With effect from the implementation of the capital reduction by registration in the Register of Business Enterprises, Article 4 of the Company’s Articles of Association will be amended to
read as follows:
The share capital amounts to NOK 1,361,641,011.68 represented by 1,240,110,211 shares with a nominal value of NOK 1.098. The shares shall be registered in the Norwegian Central Securities Depository. The Board of Directors can refuse transfer and take other necessary steps to prevent the transfer of shares being effected in contravention of the restrictions stipulated by Norwegian law.
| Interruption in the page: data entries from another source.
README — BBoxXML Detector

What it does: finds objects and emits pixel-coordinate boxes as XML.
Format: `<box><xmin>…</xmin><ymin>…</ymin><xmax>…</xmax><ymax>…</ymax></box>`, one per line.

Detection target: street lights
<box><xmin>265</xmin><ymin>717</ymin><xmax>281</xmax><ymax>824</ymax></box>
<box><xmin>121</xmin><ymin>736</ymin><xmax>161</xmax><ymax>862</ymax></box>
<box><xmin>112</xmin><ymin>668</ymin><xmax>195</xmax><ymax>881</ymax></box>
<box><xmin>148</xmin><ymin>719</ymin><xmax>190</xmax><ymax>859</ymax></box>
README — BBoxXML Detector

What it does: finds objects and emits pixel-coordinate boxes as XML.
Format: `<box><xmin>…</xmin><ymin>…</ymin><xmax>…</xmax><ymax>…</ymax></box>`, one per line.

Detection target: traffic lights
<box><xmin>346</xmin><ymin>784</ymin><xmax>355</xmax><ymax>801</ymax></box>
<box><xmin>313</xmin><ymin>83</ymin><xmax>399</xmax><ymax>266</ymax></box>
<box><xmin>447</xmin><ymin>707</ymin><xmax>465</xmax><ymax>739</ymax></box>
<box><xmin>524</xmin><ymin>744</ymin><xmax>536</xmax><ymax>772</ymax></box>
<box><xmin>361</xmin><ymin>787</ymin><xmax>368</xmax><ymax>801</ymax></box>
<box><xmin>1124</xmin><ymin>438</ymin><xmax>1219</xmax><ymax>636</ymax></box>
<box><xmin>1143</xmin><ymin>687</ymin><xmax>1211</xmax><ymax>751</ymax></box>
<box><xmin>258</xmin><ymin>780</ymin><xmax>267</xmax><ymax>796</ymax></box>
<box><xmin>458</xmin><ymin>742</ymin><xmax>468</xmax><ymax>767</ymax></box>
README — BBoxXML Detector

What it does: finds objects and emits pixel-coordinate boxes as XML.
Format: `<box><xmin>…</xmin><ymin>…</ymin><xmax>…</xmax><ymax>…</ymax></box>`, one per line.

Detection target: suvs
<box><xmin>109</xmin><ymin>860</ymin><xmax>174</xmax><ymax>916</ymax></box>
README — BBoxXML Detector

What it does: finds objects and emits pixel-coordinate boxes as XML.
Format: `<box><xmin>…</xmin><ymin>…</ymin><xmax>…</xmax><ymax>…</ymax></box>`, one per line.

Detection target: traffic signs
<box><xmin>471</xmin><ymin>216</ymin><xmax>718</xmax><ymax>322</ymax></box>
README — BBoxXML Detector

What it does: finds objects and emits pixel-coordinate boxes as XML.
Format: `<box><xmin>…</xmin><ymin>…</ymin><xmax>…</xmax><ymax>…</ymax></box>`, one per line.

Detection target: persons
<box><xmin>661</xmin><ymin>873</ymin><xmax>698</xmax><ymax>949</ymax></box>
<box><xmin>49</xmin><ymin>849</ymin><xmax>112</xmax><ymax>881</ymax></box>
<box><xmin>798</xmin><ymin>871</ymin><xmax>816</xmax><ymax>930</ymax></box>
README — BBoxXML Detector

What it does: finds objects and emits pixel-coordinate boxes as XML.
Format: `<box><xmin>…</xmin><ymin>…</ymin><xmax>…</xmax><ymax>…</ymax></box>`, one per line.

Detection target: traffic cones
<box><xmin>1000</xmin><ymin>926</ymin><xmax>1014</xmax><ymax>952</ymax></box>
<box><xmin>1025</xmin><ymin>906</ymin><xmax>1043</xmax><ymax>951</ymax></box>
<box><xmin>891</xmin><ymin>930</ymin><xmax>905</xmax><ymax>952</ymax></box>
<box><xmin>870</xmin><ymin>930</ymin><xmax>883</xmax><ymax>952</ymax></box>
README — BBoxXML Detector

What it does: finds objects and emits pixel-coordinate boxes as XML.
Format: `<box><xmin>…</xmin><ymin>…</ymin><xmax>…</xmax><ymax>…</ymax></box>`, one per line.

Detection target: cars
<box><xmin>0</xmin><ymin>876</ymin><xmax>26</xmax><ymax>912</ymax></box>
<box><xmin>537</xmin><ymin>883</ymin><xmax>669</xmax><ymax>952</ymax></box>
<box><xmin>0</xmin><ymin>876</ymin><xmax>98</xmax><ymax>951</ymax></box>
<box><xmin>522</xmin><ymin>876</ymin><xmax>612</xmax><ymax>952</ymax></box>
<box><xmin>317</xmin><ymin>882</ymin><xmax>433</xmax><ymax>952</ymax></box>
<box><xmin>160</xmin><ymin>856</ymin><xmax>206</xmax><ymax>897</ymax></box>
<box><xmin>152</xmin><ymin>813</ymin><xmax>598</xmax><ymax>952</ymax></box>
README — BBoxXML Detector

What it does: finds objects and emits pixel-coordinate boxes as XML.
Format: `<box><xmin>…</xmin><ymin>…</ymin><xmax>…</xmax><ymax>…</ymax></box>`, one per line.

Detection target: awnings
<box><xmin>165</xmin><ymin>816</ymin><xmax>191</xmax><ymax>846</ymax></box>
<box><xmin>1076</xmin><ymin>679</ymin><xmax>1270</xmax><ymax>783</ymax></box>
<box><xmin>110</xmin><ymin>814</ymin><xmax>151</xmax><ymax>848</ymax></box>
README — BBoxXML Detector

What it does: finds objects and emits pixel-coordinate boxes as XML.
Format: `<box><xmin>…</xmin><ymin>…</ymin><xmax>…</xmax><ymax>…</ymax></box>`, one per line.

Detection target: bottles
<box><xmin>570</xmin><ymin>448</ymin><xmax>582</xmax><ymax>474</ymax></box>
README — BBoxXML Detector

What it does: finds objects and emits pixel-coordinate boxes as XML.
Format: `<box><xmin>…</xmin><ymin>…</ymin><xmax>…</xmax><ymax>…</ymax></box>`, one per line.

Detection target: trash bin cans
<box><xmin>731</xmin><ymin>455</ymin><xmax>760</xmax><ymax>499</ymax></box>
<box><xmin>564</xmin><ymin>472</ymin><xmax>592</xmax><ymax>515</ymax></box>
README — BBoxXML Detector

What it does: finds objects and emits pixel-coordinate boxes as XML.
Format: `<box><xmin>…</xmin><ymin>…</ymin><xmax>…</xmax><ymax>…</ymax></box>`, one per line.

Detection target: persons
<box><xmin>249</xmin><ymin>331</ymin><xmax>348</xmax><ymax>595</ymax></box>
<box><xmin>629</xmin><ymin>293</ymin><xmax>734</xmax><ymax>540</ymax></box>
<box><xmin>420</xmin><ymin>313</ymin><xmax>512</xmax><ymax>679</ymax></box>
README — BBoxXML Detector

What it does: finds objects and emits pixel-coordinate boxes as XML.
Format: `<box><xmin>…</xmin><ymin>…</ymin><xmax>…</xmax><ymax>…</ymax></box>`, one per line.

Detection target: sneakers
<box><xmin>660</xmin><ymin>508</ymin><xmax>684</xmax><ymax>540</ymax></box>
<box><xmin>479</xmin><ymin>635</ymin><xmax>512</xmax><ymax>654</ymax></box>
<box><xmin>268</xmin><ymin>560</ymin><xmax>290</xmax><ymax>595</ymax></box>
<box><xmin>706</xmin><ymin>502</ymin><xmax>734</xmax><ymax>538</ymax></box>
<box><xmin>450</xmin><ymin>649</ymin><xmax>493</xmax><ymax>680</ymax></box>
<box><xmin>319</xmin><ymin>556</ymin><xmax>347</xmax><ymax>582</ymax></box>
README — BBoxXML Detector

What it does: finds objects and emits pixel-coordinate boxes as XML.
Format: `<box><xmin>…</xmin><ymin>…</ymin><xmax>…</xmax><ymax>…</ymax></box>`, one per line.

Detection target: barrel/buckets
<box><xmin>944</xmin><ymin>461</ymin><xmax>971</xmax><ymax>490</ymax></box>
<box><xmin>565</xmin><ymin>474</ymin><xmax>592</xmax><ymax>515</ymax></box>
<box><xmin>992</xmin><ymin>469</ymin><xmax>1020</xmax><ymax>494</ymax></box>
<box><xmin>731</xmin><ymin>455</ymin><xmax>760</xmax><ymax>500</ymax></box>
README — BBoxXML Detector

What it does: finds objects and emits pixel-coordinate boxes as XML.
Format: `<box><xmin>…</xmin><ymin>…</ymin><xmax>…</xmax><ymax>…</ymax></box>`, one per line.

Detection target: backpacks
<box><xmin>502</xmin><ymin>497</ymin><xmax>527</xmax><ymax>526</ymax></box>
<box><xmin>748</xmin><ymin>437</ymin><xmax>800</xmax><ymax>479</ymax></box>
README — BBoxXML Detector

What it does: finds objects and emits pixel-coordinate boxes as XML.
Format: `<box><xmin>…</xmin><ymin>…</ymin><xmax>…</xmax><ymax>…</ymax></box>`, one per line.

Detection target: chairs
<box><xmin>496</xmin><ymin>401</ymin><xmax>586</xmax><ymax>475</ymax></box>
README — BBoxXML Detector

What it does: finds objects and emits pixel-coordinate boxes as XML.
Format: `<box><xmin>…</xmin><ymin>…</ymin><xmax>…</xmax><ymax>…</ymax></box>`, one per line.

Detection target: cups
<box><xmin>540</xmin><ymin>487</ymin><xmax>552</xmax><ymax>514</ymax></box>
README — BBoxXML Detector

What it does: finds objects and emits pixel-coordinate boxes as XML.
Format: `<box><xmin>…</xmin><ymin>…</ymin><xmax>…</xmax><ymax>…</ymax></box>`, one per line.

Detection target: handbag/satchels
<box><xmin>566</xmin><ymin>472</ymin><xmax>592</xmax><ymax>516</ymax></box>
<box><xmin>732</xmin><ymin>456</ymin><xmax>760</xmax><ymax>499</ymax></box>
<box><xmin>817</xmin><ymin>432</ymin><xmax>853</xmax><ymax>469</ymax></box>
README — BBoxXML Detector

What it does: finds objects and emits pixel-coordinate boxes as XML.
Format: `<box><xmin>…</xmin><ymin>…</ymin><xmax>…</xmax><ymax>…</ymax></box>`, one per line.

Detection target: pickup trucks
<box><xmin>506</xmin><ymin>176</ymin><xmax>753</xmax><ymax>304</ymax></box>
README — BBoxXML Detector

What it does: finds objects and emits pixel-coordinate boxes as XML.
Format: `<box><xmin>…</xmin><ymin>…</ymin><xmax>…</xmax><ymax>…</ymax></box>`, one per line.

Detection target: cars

Following the implementation of the capital reduction the Norwegian States ownership interest in Hydro will remain unchanged at 43.82%.
Contact Tone Dahle
Telephone +47 22532548
Cellular +47 95168459
Contact Stian Hasle
Telephone +47 22532520
Cellular +47 97736022
Certain statements included within this announcement contain forward-looking information, including, without limitation, those relating to (a) forecasts, projections and estimates, (b) statements of management's plans, objectives and strategies for Hydro, such as planned expansions, investments or other projects, (c) targeted production volumes and costs, capacities or rates, start-up costs, cost reductions and profit objectives, (d) various expectations about future developments in Hydro's markets, particularly prices, supply and demand and competition, (e) results of operations, (f) margins, (g) growth rates, (h) risk management, as well as (i) statements preceded by "expected", "scheduled", "targeted", "planned", "proposed", "intended" or similar statements.
Although we believe that the expectations reflected in such forward-looking statements are reasonable, these forward-looking statements are based on a number of assumptions and forecasts that, by their nature, involve risk and uncertainty. Various factors could cause our actual results to differ materially from those projected in a forward-looking statement or affect the extent to which a particular projection is realized. Factors that could cause these differences include, but are not limited to: our continued ability to reposition and restructure our upstream and downstream aluminium business; changes in availability and cost of energy and raw materials; global supply and demand for aluminium and aluminium products; world economic growth, including rates of inflation and industrial production; changes in the relative value of currencies and the value of commodity contracts; trends in Hydro's key markets and competition; and legislative, regulatory and political factors.
No assurance can be given that such expectations will prove to have been correct. Hydro disclaims any obligation to update or revise any forward-looking statements, whether as a result of new information, future events or otherwise.